A fim de validar as técnicas de simulações computacionais aeroacústicas, o consórcio desenvolveu e disponibilizou um banco de dados aerodinâmicos e acústicos – obtidos em experimentos realizados por pesquisadores de instituições como a Onera – com o modelo simplificado de trem de pouso em túneis de vento (instalações em que é possível simular os efeitos do escoamento aerodinâmico ao redor de objetos).
 
“Comparamos os dados das nossas simulações computacionais com as medidas feitas durante esses experimentos com o LAGOON em túneis de vento e os resultados preliminares foram bastante concordantes.
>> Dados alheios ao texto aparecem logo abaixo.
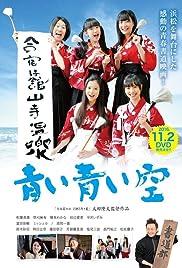 Aoi aoi sora Poster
Os dados das simulações computacionais conseguiram reproduzir perfeitamente os resultados experimentais”, afirmou Wolf.
 
Para fazer as simulações computacionais, os pesquisadores da Unicamp utilizaram softwares desenvolvidos por engenheiros da Boeing e criaram outros voltados para realizar as análises aeroacústicas e os processamentos estatísticos.
 
Por meio desses softwares de processamento estatístico, eles analisaram os dados das simulações numéricas e conseguiram identificar estruturas do escoamento turbulento responsáveis pela geração de ruído no trem de pouso.
 
Uma das fontes principais de ruído são as cavidades no interior das rodas do trem de pouso, que têm funções de facilitar sua manutenção e permitir a refrigeração dos freios, impedindo que sobreaqueçam.
 
“Detectamos que, sob determinadas frequências de turbulência, algumas dessas cavidades apresentam efeito de ressonância e geram um ruído intenso, que pode ser extremamente perturbador para o ouvido humano”, afirmou Wolf.
 
Trem de pouso real - De acordo com o pesquisador, além dessas cavidades, outras fontes principais de ruído de baixa e média frequência em trens de pouso são as rodas e os eixos do equipamento, e a interação dos escoamentos turbulentos com esses componentes.
 
Um dos principais desafios para simular computacionalmente a turbulência em trem de pouso, segundo ele, é que o equipamento possui uma série de detalhes. Portanto, a ideia de usar um modelo simplificado, como o LAGOON, facilita as simulações.
 
“Esse modelo simplificado de trem de pouso representou um teste para verificar se éramos capazes de simular a turbulência e identificar as fontes de ruído no equipamento”, disse.
 
Por meio de um novo projeto com a Boeing, eles pretendem estudar, agora, o trem de pouso do modelo de aeronave 777 fabricado pela empresa americana.
 
O primeiro autor do estudo, o estudante Túlio Rodarte Ricciardi, que realiza doutorado na Unicamp sob orientação de Wolf, está em um centro de pesquisa da Boeing, nos Estados Unidos, para dar início ao projeto.
 
“A ideia do projeto é tentar identificar as fontes de ruído desse trem de pouso realístico, que apresenta um maior número de detalhes mais finos, como linhas de frenagem, e interações mais complexas no escoamento turbulento do que um modelo simplificado”, contou Wolf.
 
A partir dos resultados das simulações, os pesquisadores pretendem desenvolver técnicas de controle de escoamento turbulento que permitam reduzir o ruído produzido pelo trem de pouso e torná-lo mais silencioso.